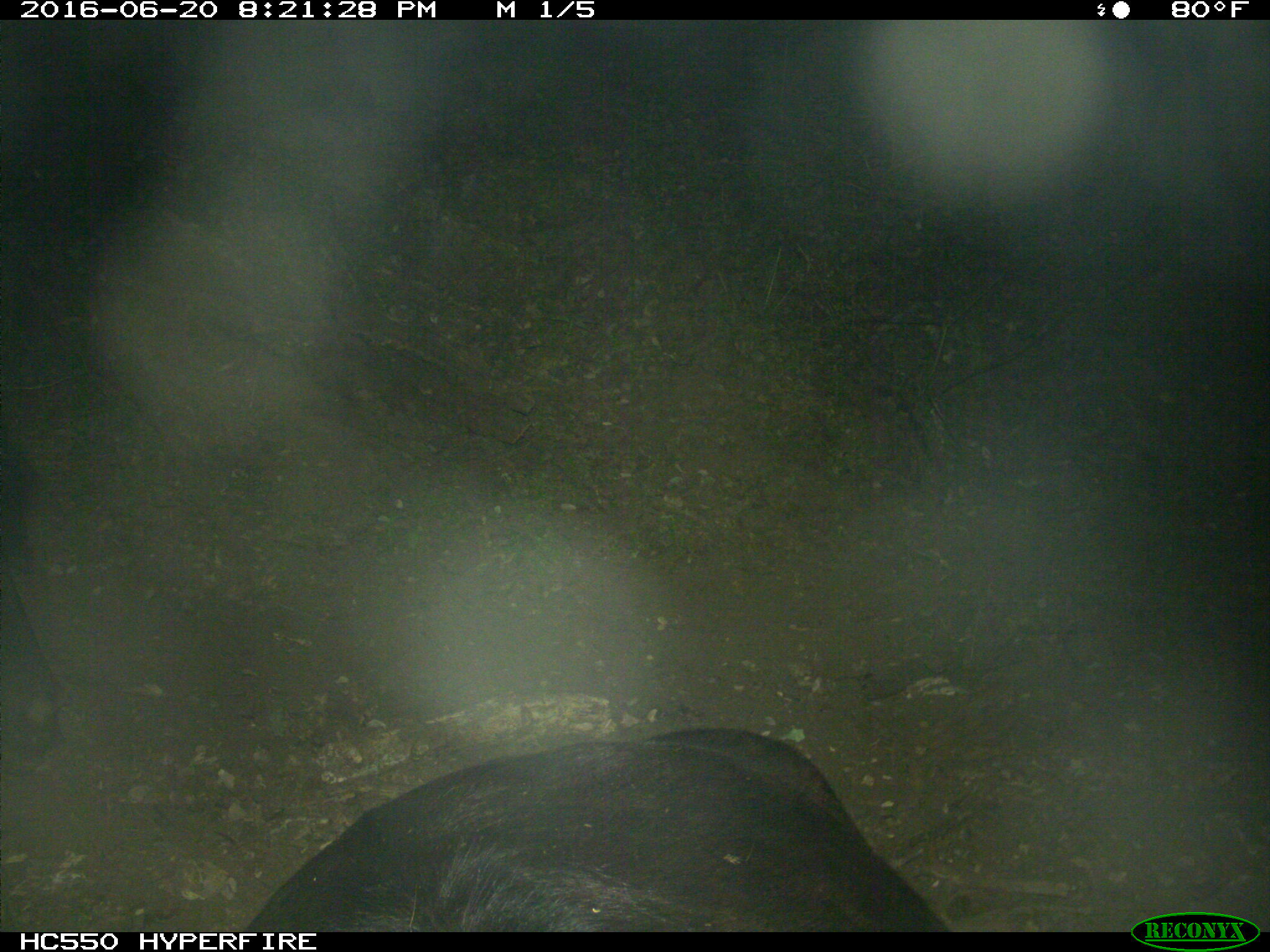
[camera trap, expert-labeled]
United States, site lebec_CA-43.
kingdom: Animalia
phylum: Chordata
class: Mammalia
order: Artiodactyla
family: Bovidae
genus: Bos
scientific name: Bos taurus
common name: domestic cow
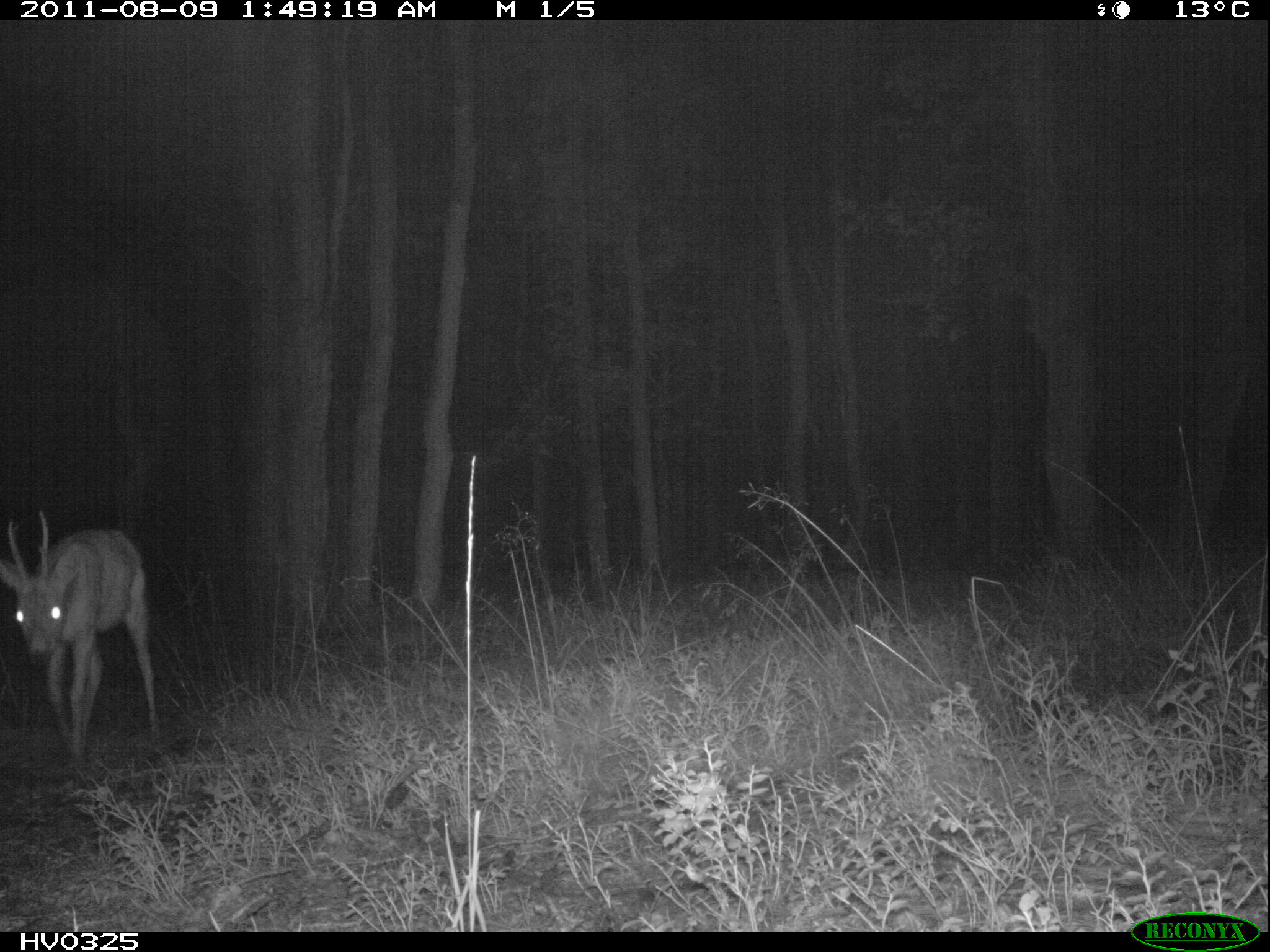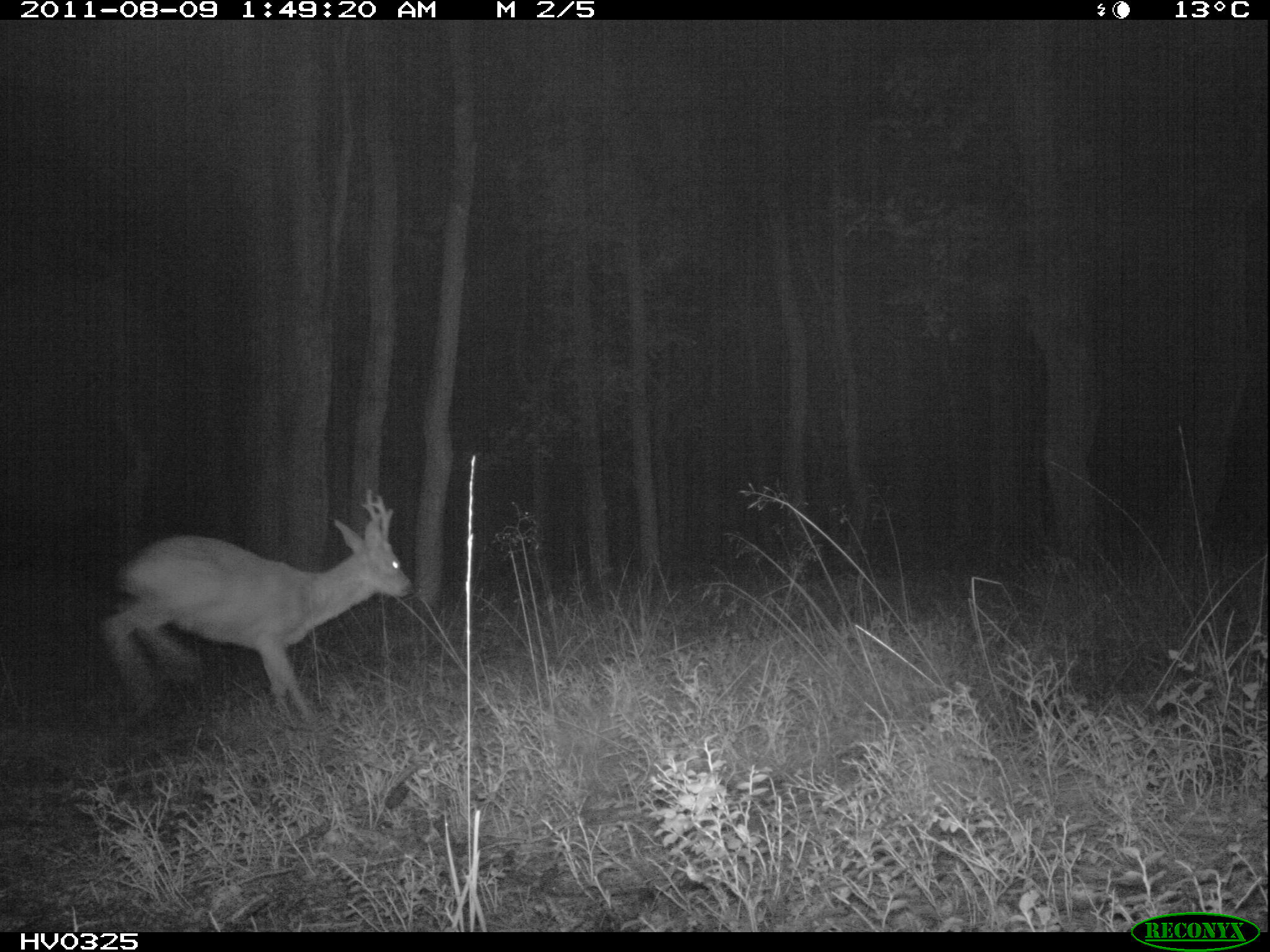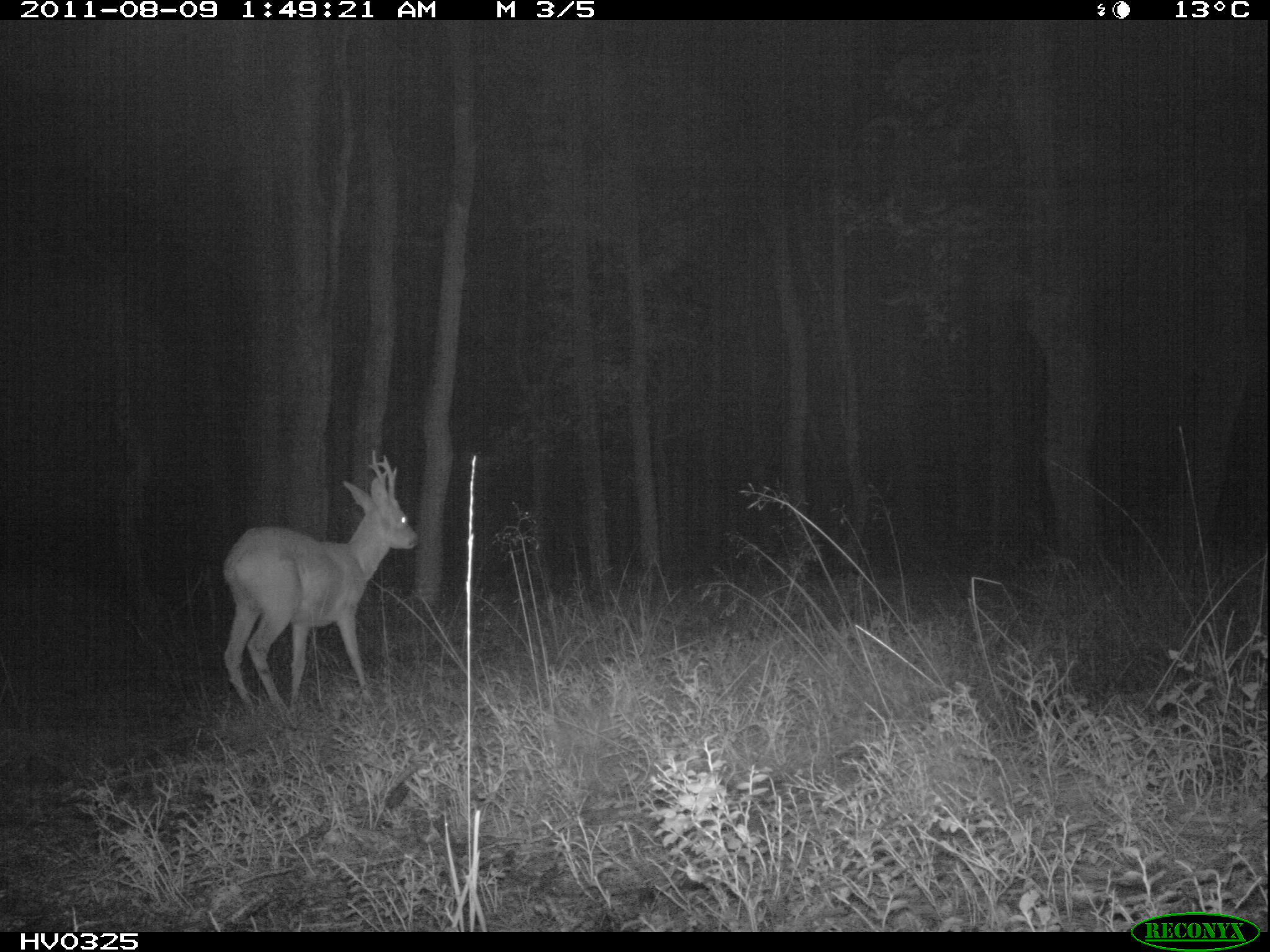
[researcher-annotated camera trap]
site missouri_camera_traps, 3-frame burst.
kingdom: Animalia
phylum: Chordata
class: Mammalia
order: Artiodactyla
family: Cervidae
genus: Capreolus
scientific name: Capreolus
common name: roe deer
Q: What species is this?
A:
· · · ·
## ABOUT THIS TASK
Repeat the whole listing above word for word. Leave out the pictures.

## ANSWER TO THIS TASK
[camera trap, expert-labeled]
United States, site lebec_CA-43.
kingdom: Animalia
phylum: Chordata
class: Mammalia
order: Artiodactyla
family: Bovidae
genus: Bos
scientific name: Bos taurus
common name: domestic cow
[researcher-annotated camera trap]
site missouri_camera_traps, 3-frame burst.
kingdom: Animalia
phylum: Chordata
class: Mammalia
order: Artiodactyla
family: Cervidae
genus: Capreolus
scientific name: Capreolus
common name: roe deer
Q: What species is this?
A:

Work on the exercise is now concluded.